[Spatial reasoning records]
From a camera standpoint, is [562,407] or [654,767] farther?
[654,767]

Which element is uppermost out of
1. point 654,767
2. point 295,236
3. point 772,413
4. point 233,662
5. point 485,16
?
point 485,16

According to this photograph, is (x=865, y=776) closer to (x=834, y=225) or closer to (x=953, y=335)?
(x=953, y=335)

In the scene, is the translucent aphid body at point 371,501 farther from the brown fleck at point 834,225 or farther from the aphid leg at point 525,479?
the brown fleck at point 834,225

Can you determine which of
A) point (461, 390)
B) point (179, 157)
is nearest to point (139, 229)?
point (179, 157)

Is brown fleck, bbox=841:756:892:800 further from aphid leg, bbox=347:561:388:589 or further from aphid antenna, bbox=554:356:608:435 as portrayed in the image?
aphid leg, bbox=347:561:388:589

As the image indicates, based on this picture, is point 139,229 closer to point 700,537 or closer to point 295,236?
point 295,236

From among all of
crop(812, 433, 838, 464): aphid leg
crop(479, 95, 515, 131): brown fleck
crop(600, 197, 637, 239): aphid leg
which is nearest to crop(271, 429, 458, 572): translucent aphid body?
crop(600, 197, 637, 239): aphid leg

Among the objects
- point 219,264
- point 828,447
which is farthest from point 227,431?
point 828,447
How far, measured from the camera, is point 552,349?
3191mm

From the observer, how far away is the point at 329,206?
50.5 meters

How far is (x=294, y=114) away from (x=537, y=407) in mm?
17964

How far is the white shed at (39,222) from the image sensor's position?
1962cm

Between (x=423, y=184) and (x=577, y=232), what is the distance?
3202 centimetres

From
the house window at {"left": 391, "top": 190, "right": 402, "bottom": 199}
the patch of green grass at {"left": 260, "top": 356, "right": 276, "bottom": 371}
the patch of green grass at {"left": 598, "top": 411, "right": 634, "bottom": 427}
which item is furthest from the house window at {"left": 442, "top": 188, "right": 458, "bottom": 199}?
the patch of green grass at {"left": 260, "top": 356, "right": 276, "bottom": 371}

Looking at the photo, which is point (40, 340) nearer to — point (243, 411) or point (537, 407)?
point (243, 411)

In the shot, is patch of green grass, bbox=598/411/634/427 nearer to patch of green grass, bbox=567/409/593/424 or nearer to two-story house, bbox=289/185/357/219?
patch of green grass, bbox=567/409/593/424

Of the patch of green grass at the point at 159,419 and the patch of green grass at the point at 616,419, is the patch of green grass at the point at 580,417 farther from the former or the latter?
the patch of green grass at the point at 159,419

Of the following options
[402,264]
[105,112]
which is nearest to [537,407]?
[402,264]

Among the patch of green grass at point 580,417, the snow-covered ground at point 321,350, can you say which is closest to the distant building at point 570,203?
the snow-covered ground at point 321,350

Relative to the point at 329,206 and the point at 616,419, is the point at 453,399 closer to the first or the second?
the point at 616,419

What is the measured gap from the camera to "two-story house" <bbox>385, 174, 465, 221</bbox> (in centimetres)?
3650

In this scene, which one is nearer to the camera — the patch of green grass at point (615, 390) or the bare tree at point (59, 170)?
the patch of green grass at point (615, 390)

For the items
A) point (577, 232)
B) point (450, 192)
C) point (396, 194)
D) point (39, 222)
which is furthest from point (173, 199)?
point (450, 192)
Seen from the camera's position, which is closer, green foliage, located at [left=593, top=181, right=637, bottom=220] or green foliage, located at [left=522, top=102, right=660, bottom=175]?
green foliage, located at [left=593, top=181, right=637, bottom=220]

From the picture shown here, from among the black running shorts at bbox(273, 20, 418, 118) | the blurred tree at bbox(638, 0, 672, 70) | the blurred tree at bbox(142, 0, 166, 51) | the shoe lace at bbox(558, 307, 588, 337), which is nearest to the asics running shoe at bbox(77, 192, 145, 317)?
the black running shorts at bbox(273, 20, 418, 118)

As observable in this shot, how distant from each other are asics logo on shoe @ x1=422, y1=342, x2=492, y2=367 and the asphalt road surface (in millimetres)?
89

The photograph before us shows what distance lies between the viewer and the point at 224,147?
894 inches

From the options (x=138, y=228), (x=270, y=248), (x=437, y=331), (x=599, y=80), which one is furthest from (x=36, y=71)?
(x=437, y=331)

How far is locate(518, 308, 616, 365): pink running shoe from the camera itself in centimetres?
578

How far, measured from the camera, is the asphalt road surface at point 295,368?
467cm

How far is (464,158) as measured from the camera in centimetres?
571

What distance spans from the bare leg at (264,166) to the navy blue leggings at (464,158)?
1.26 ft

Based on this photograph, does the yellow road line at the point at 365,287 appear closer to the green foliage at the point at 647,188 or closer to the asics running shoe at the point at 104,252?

### Set task
Copy out the whole listing exactly; please set it all down.

### Exercise response
From a camera standpoint, is [562,407] or [654,767] farther?
[654,767]

Which element is uppermost out of
1. point 654,767
2. point 295,236
3. point 772,413
4. point 233,662
5. point 485,16
?
point 485,16

According to this photograph, is (x=865, y=776) closer to (x=834, y=225) or closer to (x=953, y=335)?
(x=953, y=335)

In the scene, is the translucent aphid body at point 371,501 farther from the brown fleck at point 834,225 or farther from the aphid leg at point 525,479?
the brown fleck at point 834,225

Can you determine which of
A) point (461, 390)
B) point (179, 157)
is nearest to point (139, 229)?
point (179, 157)

Is brown fleck, bbox=841:756:892:800 further from aphid leg, bbox=347:561:388:589 or further from aphid antenna, bbox=554:356:608:435 as portrayed in the image?
aphid leg, bbox=347:561:388:589

As the image indicates, based on this picture, is point 139,229 closer to point 700,537 or closer to point 295,236?
point 295,236

From among all of
crop(812, 433, 838, 464): aphid leg
crop(479, 95, 515, 131): brown fleck
crop(600, 197, 637, 239): aphid leg
which is nearest to crop(271, 429, 458, 572): translucent aphid body?
crop(600, 197, 637, 239): aphid leg

Among the objects
- point 219,264
- point 828,447
which is farthest from point 227,431?
point 828,447
How far, measured from the camera, is point 552,349?
3191mm

From the observer, how far away is the point at 329,206?
50.5 meters

How far is (x=294, y=114) away from (x=537, y=407) in mm?
17964

How far is the white shed at (39,222) from the image sensor's position?
1962cm

Between (x=423, y=184) and (x=577, y=232), what is the distance?
3202 centimetres

From
the house window at {"left": 391, "top": 190, "right": 402, "bottom": 199}
the patch of green grass at {"left": 260, "top": 356, "right": 276, "bottom": 371}
the patch of green grass at {"left": 598, "top": 411, "right": 634, "bottom": 427}
which item is furthest from the house window at {"left": 442, "top": 188, "right": 458, "bottom": 199}?
the patch of green grass at {"left": 260, "top": 356, "right": 276, "bottom": 371}

Looking at the photo, which is point (40, 340) nearer to — point (243, 411) or point (537, 407)?
point (243, 411)

In the shot, is patch of green grass, bbox=598/411/634/427 nearer to patch of green grass, bbox=567/409/593/424 or nearer to two-story house, bbox=289/185/357/219?
patch of green grass, bbox=567/409/593/424

Of the patch of green grass at the point at 159,419 and the patch of green grass at the point at 616,419, is the patch of green grass at the point at 580,417 farther from the former or the latter?
the patch of green grass at the point at 159,419

Of the following options
[402,264]
[105,112]
which is nearest to [537,407]?
[402,264]

Among the patch of green grass at point 580,417, the snow-covered ground at point 321,350, can you say which is closest to the distant building at point 570,203?
the snow-covered ground at point 321,350

Relative to the point at 329,206 and the point at 616,419, is the point at 453,399 closer to the first or the second?
the point at 616,419

What is the measured gap from the camera to "two-story house" <bbox>385, 174, 465, 221</bbox> (in centimetres)?
3650

In this scene, which one is nearer to the camera — the patch of green grass at point (615, 390) or the bare tree at point (59, 170)?
the patch of green grass at point (615, 390)

For the items
A) point (577, 232)
B) point (450, 192)
C) point (396, 194)
D) point (39, 222)
which is furthest from point (173, 199)?
point (450, 192)
Seen from the camera's position, which is closer, green foliage, located at [left=593, top=181, right=637, bottom=220] or green foliage, located at [left=522, top=102, right=660, bottom=175]?
green foliage, located at [left=593, top=181, right=637, bottom=220]

From the picture shown here, from among the black running shorts at bbox(273, 20, 418, 118) | the blurred tree at bbox(638, 0, 672, 70) | the blurred tree at bbox(142, 0, 166, 51) | the shoe lace at bbox(558, 307, 588, 337), which is nearest to the asics running shoe at bbox(77, 192, 145, 317)?
the black running shorts at bbox(273, 20, 418, 118)

As observable in this shot, how distant from each other are asics logo on shoe @ x1=422, y1=342, x2=492, y2=367 and the asphalt road surface (in millimetres)?
89

The photograph before us shows what distance lies between the viewer and the point at 224,147?
894 inches

From the options (x=138, y=228), (x=270, y=248), (x=437, y=331), (x=599, y=80), which one is furthest from (x=36, y=71)?
(x=437, y=331)

How far is locate(518, 308, 616, 365): pink running shoe from the camera itself in centimetres?
578

How far, measured from the camera, is the asphalt road surface at point 295,368?
467cm

How far is (464,158) as measured from the camera in centimetres?
571

What distance spans from the bare leg at (264,166) to the navy blue leggings at (464,158)?
1.26 ft

Based on this photograph, does the yellow road line at the point at 365,287 appear closer to the green foliage at the point at 647,188 or closer to the asics running shoe at the point at 104,252?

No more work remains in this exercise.